[vm-bhyve] Windows 2012 and 2016 servers guests would not stop

Tue Apr 23 13:57:38 UTC 2019

> On Apr 22, 2019, at 21:13, Victor Sudakov <vas at mpeks.tomsk.su> wrote:
> 
> Paul Vixie wrote:
>> 
>> Victor Sudakov wrote on 2019-04-22 19:43:
>> ...
>>>> And the implementation is pretty brutal:
>>>> # 'vm stopall'
>>>> # stop all bhyve instances
>>>> # note this will also stop instances not started by vm-bhyve
>>>> #
>>>> core::stopall(){
>>>>     local _pids=$(pgrep -f 'bhyve:')
>>>> 
>>>>     echo "Shutting down all bhyve virtual machines"
>>>>     killall bhyve
>>>>     sleep 1
>>>>     killall bhyve
>>>>     wait_for_pids ${_pids}
>>>> }
>> 
>> yow.
Eew no that is painful to read!

> 
> To be sure, I was unable to find the above code (as is) in
> /usr/local/lib/vm-bhyve/vm-* (the vm-bhyve port 1.3.0). It may be that
> something more intelligent is happening in a more recent version, like a
> sequential shutdown. However, "kill $pid; sleep 1; kill $pid" seems to
> be still present.
> 
>> 
>>>> 
>>>> I wonder what the effect of the second kill is,
>>>> that seems odd.
>>> 
>>> Indeed.
>> 
>> the first killall will cause each client OS to see a soft shutdown 
>> signal. the sleep 1 gives them some time to flush their buffers. the 
>> second killall says, time's up, just stop.
>> 
>> i think this is worse than brutal, it's wrong. consider freebsd's own 
>> work flow when trying to comply with the first soft shutdown it got:
>> 
>> https://github.com/freebsd/freebsd/blob/master/sbin/reboot/reboot.c#L220
>> 
>> this has bitten me more than once, because using "pageins" as a proxy 
>> for "my server processes are busy trying to synchronize their user mode 
>> state" is inaccurate. i think _any_ continuing I/O should be reason to 
>> wait the full 60 seconds.
> 
> Would it be beneficial to just hack /usr/local/lib/vm-bhyve/vm-* ?
>> 
>> and so i think the "sleep 1" above should be a "sleep 65".
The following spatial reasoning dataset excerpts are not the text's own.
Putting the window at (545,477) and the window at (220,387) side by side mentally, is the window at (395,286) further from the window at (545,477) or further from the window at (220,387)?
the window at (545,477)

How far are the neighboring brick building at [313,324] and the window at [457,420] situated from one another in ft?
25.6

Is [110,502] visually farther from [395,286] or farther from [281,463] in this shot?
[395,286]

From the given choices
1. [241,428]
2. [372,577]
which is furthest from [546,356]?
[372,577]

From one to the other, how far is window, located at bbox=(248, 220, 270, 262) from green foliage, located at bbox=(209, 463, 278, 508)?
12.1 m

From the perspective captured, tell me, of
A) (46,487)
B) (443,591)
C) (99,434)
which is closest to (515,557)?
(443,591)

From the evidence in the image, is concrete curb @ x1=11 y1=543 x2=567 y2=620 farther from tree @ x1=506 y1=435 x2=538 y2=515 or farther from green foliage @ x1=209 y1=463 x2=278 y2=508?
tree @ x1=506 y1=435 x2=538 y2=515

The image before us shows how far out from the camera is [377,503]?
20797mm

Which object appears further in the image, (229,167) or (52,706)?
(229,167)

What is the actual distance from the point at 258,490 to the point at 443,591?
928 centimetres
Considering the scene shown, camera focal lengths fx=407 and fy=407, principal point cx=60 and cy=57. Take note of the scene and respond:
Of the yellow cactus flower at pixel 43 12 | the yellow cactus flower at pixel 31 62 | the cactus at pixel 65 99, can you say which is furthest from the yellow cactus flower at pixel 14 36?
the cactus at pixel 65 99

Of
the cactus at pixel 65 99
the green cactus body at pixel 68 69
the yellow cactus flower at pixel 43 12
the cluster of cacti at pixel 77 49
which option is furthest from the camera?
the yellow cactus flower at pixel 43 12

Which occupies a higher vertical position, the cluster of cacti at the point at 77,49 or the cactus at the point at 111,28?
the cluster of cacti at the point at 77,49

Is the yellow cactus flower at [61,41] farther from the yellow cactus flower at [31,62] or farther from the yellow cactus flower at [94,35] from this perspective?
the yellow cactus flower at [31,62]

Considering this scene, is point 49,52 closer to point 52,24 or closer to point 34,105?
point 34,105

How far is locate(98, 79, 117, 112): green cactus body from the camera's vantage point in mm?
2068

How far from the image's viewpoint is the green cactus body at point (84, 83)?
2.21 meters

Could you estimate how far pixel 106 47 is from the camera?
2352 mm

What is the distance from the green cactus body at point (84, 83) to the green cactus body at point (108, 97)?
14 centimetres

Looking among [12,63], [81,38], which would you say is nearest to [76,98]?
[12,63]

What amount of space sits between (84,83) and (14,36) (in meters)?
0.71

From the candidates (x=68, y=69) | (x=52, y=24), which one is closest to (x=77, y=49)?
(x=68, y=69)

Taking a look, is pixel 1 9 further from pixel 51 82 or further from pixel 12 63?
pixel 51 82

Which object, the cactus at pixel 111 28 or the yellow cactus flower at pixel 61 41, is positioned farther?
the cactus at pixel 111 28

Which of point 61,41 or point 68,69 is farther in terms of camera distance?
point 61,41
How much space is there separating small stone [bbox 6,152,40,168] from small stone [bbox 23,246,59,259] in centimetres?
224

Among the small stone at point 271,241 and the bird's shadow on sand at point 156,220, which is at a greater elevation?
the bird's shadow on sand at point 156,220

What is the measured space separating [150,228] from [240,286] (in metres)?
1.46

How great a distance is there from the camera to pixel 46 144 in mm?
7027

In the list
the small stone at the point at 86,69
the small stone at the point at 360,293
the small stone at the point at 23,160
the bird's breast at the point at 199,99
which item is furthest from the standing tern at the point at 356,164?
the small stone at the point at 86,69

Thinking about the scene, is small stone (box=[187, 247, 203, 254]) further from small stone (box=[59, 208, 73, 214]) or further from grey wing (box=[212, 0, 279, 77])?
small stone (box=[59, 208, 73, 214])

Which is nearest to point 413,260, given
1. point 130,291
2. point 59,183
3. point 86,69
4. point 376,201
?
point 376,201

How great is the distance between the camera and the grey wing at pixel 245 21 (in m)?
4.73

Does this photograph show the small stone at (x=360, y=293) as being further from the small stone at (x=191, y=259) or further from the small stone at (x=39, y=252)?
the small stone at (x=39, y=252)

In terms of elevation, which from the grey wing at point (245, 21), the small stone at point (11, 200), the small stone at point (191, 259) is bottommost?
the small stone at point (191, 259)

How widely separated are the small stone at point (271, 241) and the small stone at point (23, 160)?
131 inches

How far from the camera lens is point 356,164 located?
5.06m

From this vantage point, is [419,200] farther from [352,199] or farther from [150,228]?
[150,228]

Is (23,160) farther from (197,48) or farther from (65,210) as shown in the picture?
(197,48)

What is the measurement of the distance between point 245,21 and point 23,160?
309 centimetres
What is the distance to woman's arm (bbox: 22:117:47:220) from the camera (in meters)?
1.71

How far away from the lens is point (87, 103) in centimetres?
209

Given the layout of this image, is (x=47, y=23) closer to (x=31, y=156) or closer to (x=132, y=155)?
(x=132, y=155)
I would echo this and say it should probably be done in a way that you can have a sliding window, some servers and services are not very fault tolerant on their own. The example that springs to mind for me is the busy AD domain controller I manage. It takes 15 mins to flush the disk buffer, if I kill it before the buffer flushes I will have a bad day as my domain at best loses a few transactions at worst is corrupted.